Stracona szansa Legii, Putnocky bohaterem Niebieskich - relacja z meczu Ruch Chorzów - Legia Warszawa

Maciej Kmita

W drugim piątkowym meczu 29. kolejki T-ME Ruch Chorzów zremisował bezbramkowo z Legią Warszawa, a bohaterem Niebieskich był [tag=48252]Matus Putnocky[/tag], który w I połowie obronił wykonywaną przez Guilherme "11".

Wojskowi przyjechali do Chorzowa osłabieni brakiem kontuzjowanego Ivicy Vrdoljaka i pauzującego za kartki Ondreja Dudy, ale nawet bez dwóch tak ważnych ogniw II linii potrafili całkowicie zdominować Niebieskich. Kapitana w składzie zastąpił Dominik Furman, dla którego był to dopiero trzeci ligowy występ w 2015 roku, a miejsce Słowaka na "10" zajął Guilherme, który po raz kolejny rozegrał na tej pozycji dobre zawody. W składzie Ruchu zabrakło z kolei kontuzjowanego Marcina Malinowskiego, zamiast którego zagrał wracający po absencji za czerwoną kartkę Michał Helik.
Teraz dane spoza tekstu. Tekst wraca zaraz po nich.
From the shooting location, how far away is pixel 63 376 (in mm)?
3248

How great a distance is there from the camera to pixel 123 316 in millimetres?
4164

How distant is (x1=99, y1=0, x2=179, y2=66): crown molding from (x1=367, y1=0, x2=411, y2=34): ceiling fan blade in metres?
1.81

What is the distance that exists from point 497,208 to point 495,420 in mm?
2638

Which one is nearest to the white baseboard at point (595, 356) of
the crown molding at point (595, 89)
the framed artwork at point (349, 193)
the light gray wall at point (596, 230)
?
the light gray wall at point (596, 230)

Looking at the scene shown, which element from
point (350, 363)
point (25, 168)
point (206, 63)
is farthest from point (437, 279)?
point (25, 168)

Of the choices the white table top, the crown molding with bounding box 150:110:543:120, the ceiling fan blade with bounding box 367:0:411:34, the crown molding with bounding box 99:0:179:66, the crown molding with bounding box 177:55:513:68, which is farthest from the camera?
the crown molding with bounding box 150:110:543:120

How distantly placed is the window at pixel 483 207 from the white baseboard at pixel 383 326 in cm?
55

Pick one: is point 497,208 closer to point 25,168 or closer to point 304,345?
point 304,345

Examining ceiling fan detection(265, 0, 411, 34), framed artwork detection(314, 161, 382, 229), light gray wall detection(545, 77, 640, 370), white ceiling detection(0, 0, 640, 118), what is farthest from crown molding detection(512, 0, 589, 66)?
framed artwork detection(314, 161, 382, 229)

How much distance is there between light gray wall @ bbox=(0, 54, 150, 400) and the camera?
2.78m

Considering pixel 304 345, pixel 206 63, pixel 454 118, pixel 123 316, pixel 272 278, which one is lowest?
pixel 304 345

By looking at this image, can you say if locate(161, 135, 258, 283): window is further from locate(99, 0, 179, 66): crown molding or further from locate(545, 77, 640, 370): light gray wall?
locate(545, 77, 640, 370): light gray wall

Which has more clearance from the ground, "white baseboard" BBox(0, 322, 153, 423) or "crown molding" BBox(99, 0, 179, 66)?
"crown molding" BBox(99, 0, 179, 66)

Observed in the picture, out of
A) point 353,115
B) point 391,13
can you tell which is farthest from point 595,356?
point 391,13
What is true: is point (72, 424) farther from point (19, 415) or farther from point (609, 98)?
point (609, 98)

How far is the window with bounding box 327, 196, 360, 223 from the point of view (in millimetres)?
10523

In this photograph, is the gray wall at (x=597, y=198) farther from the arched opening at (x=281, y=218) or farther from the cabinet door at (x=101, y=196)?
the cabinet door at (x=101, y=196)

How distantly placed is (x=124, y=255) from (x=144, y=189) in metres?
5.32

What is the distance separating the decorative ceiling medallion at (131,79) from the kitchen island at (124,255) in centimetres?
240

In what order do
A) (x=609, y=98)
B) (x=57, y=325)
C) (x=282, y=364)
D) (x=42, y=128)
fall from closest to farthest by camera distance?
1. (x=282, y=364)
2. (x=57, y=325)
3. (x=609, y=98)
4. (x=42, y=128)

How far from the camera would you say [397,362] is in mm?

Legia przejęła inicjatywę na samym początku meczu i jeśli oddawała ją Ruchowi, to tylko na moment. Już w 9. minucie po podaniu Tomasza Jodłowca w pierwszej dobrej sytuacji znalazł się Marek Saganowski, ale z 12 metrów uderzył tuż obok bramki Niebieskich. W 14. minucie po prostopadłym zagraniu Guilherme "Sagan" znów doszedł do pozycji strzeleckiej, ale jego uderzenie w ostatniej chwili zablokował Rafał Grodzicki.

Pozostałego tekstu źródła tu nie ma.